◆ **Prompt a**
Print the court order below word for word, from start to finish.

— Begin Quoted passage —

United States District Court, D. Arizona

October 25, 2019

Maricopa County, et al., Plaintiff,
v.
Office Depot Incorporated, Defendant.

          ORDER

          DOMINIC W. LANZA UNITED STATES DISTRICT JUDGE.

         On October 9, 2019, the Court issued a lengthy order in which it ruled upon seven motions in limine, two motions to exclude expert opinions, and Maricopa County's request for a jury trial. (Doc. 203.) Now pending before the Court are a pair of motions for reconsideration, filed by Maricopa County, that challenge certain aspects of that order. (Docs. 206, 207.) For the following reasons, the Court will require further briefing on the first motion and deny the second motion.

         I. Motion to Reconsider-Krivoshia

         In the first motion for reconsideration (Doc. 206), Maricopa County challenges the portion of the October 9, 2019 order that denied Maricopa County's motion to exclude some of the opinions of Office Depot's expert, Patrick Krivoshia.

— End Quoted passage —

◆ **Prompt b**
Return every line of the listing below unchanged, without the pictures.

— Begin Data to use —

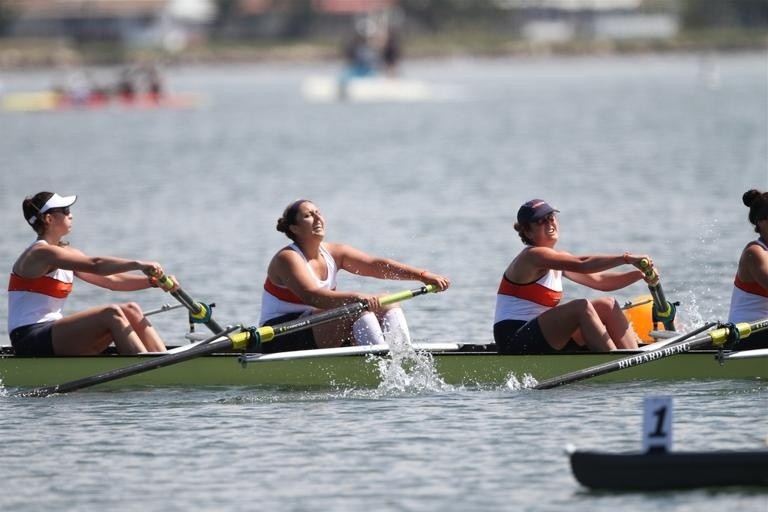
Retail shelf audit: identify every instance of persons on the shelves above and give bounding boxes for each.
[338,9,407,101]
[47,54,168,109]
[492,198,661,352]
[8,190,183,357]
[257,199,452,351]
[724,188,767,351]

— End Data to use —

◆ **Correct result a**
United States District Court, D. Arizona

October 25, 2019

Maricopa County, et al., Plaintiff,
v.
Office Depot Incorporated, Defendant.

          ORDER

          DOMINIC W. LANZA UNITED STATES DISTRICT JUDGE.

         On October 9, 2019, the Court issued a lengthy order in which it ruled upon seven motions in limine, two motions to exclude expert opinions, and Maricopa County's request for a jury trial. (Doc. 203.) Now pending before the Court are a pair of motions for reconsideration, filed by Maricopa County, that challenge certain aspects of that order. (Docs. 206, 207.) For the following reasons, the Court will require further briefing on the first motion and deny the second motion.

         I. Motion to Reconsider-Krivoshia

         In the first motion for reconsideration (Doc. 206), Maricopa County challenges the portion of the October 9, 2019 order that denied Maricopa County's motion to exclude some of the opinions of Office Depot's expert, Patrick Krivoshia.

◆ **Correct result b**
Retail shelf audit: identify every instance of persons on the shelves above and give bounding boxes for each.
[338,9,407,101]
[47,54,168,109]
[492,198,661,352]
[8,190,183,357]
[257,199,452,351]
[724,188,767,351]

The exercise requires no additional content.